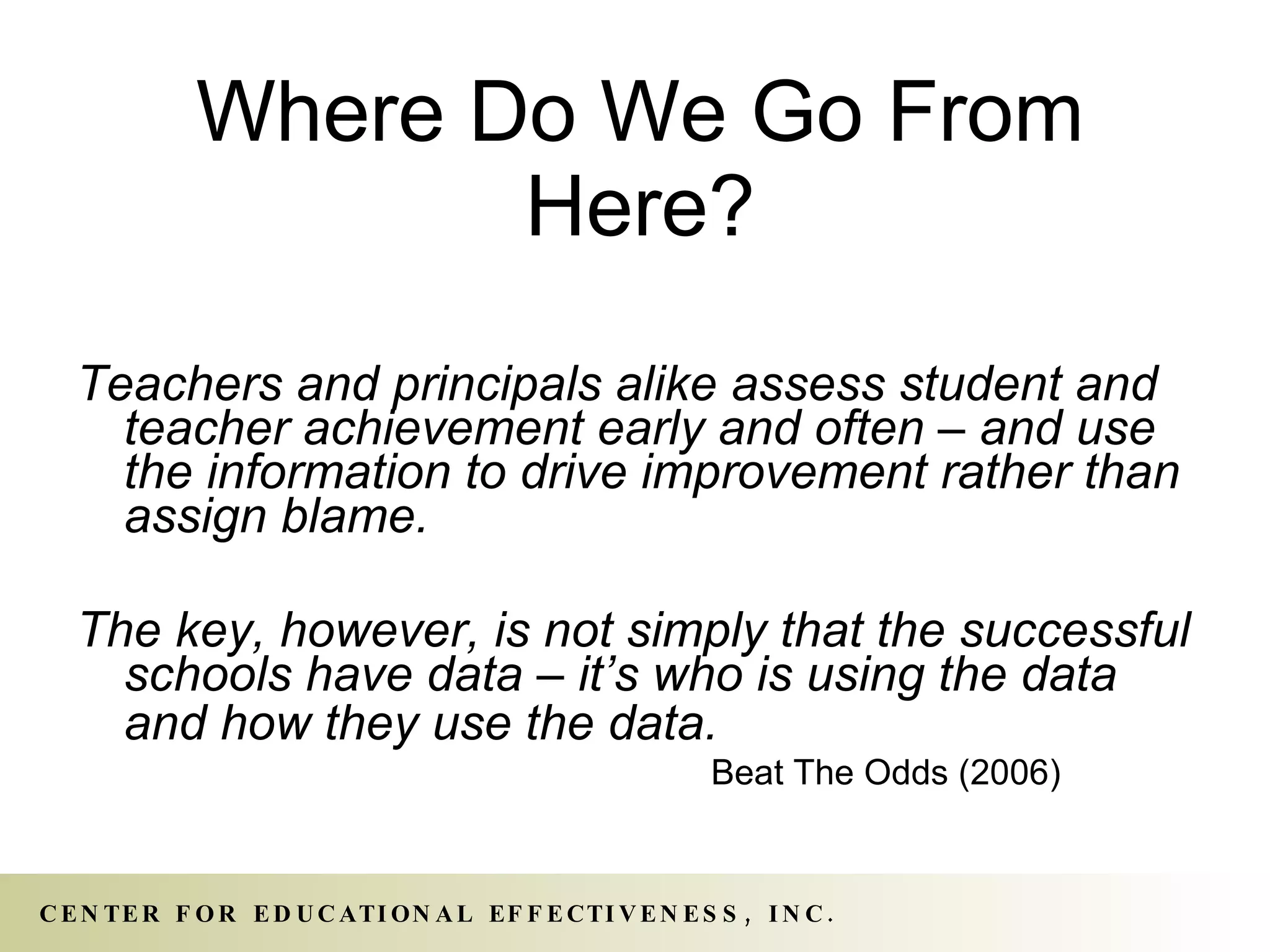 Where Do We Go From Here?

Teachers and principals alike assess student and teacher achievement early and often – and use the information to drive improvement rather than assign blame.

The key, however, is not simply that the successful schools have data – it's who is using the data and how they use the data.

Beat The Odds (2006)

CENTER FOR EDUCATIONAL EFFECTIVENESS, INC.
==
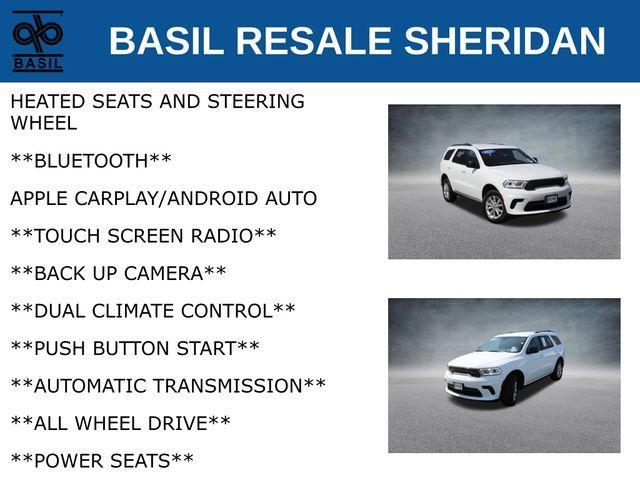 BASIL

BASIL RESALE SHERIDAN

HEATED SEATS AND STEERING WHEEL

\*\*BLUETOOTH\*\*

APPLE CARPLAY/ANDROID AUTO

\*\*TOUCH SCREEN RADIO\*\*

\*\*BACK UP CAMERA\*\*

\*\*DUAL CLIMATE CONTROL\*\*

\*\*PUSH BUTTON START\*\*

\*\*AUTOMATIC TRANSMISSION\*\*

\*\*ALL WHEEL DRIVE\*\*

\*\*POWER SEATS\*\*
* * *
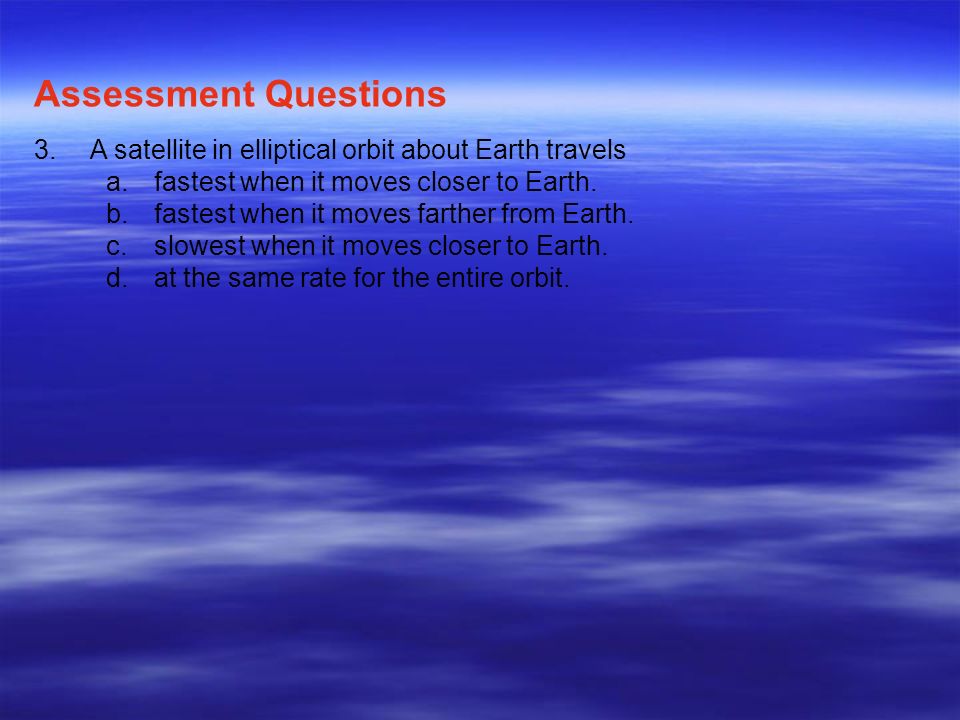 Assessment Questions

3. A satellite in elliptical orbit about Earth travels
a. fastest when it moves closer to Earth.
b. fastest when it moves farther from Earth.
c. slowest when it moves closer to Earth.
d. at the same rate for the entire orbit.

What the exercise asks:
Copy exactly the lines of the entries above from the one containing "Where Do We Go From Here?" through the one containing "CENTER FOR EDUCATIONAL EFFECTIVENESS, INC.". Both end lines count; pictures do not.

Answer area:
 Where Do We Go From Here?

Teachers and principals alike assess student and teacher achievement early and often – and use the information to drive improvement rather than assign blame.

The key, however, is not simply that the successful schools have data – it's who is using the data and how they use the data.

Beat The Odds (2006)

CENTER FOR EDUCATIONAL EFFECTIVENESS, INC.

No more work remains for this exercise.